Monday, 17 December 2007

It's Freezing Here!

Well, the water in the gutters and on the pavement is mostly all frozen so it's officially gone from "cold" to "freezing" here.

Last night the Flat of Rats (Molly & Johanna; though Johanna was off at French class) hosted a mulled wine and poker (well, poker and whist) night that was good fun. The grand prize was a bar of chocolate but due to a failure to work out exactly how to determine who the ultimate winner was, we ended up sharing the chocolate. I lost abysmally in the practice round while the two who knew what they were doing taught us all, while Doc apparently used up all his beginner's luck that round. During the "real" round I did well enough though. I still feel absolutely no urge to risk more than chocolate, however. I was tense enough just playing with little plastic chips that weren't worth anything. The best hand I won they reckoned I could have driven them all up way higher, but I'd been keeping my bets so low till then I figured they would know something was up.

Ron declined to play, thus earning no chocolate, but he enjoyed mulled wine and sitting nearby working on his newest role-playing background (since the internet was down, he claimed there was no way to job hunt anyway, and I suppose it would be unfair to expect him to work on cover letters while the rest of us played cards. Particularly as one of the card players is also job hunting in the same field).

Between travel prices being higher than expected, and the fact that, if we left, Johanna (whose family is in Sweden) would be all alone for Christmas, I think we've finally decided to stay in Glasgow for Christmas. It was Ron's mother who suggested it, being a practical sort, and we did see her just recently. I still feel a little guilty though, since who knows when we'll next be so close to her for Christmas. At least Jacky is going down. And hopefully once we both have "real" jobs, hopping a flight to the London area, even from the US, won't be such a problem.

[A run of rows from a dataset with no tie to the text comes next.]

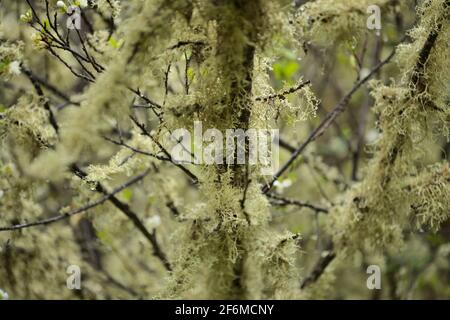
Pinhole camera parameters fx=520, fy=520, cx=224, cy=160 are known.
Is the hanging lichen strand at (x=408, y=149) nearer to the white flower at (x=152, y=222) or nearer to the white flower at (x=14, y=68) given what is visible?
the white flower at (x=152, y=222)

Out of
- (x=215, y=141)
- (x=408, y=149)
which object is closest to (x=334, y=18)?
(x=408, y=149)

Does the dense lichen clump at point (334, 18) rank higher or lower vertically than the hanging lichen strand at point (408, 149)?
higher

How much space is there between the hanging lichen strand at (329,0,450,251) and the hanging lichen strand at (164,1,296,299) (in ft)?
1.29

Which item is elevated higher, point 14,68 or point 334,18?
point 334,18

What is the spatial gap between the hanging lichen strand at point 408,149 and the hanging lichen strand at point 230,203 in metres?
0.39

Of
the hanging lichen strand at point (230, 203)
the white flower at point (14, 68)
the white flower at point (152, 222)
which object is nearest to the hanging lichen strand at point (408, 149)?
the hanging lichen strand at point (230, 203)

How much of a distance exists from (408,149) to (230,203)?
64cm

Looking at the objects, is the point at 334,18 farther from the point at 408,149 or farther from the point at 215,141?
the point at 215,141

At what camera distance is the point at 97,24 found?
2318mm

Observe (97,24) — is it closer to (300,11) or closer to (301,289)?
(300,11)

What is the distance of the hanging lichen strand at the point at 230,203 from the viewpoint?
108cm

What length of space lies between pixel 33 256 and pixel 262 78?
5.35 ft

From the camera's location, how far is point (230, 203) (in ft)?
4.48

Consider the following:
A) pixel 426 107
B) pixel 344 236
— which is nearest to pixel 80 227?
pixel 344 236
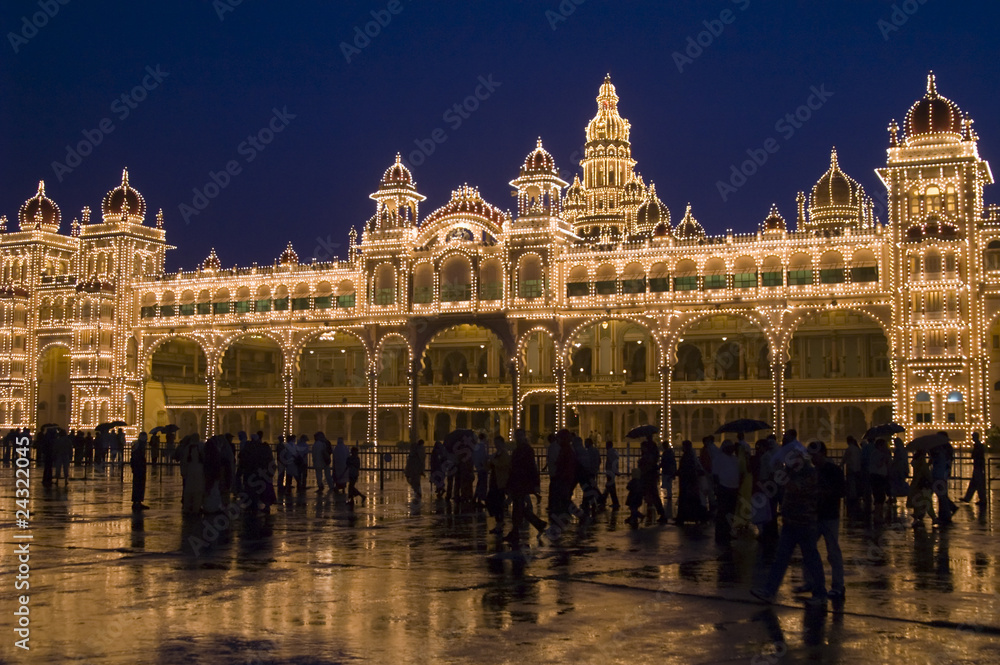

Of course, then there's all the question of fuel use and damage to the environment...

As a tangent, since I was teaching on this topic just last year, the UK general populous (ok, as judged from BBC radio and my over-educated friends) seem far more inclined to take anthropogenic global climate change as a fact. Annoyingly (from a selfish standpoint) the British law makers (though not my friends) seem inclined to target air travel first and foremost. I, however, think that cheap airtravel tends to make people more aware of how small a world it really is, which can only be useful in trying to get people to care about environmental changes in other places as well as overall. By that token, global travel should be one of the last things hit, not the first. Of course, I am quite biased.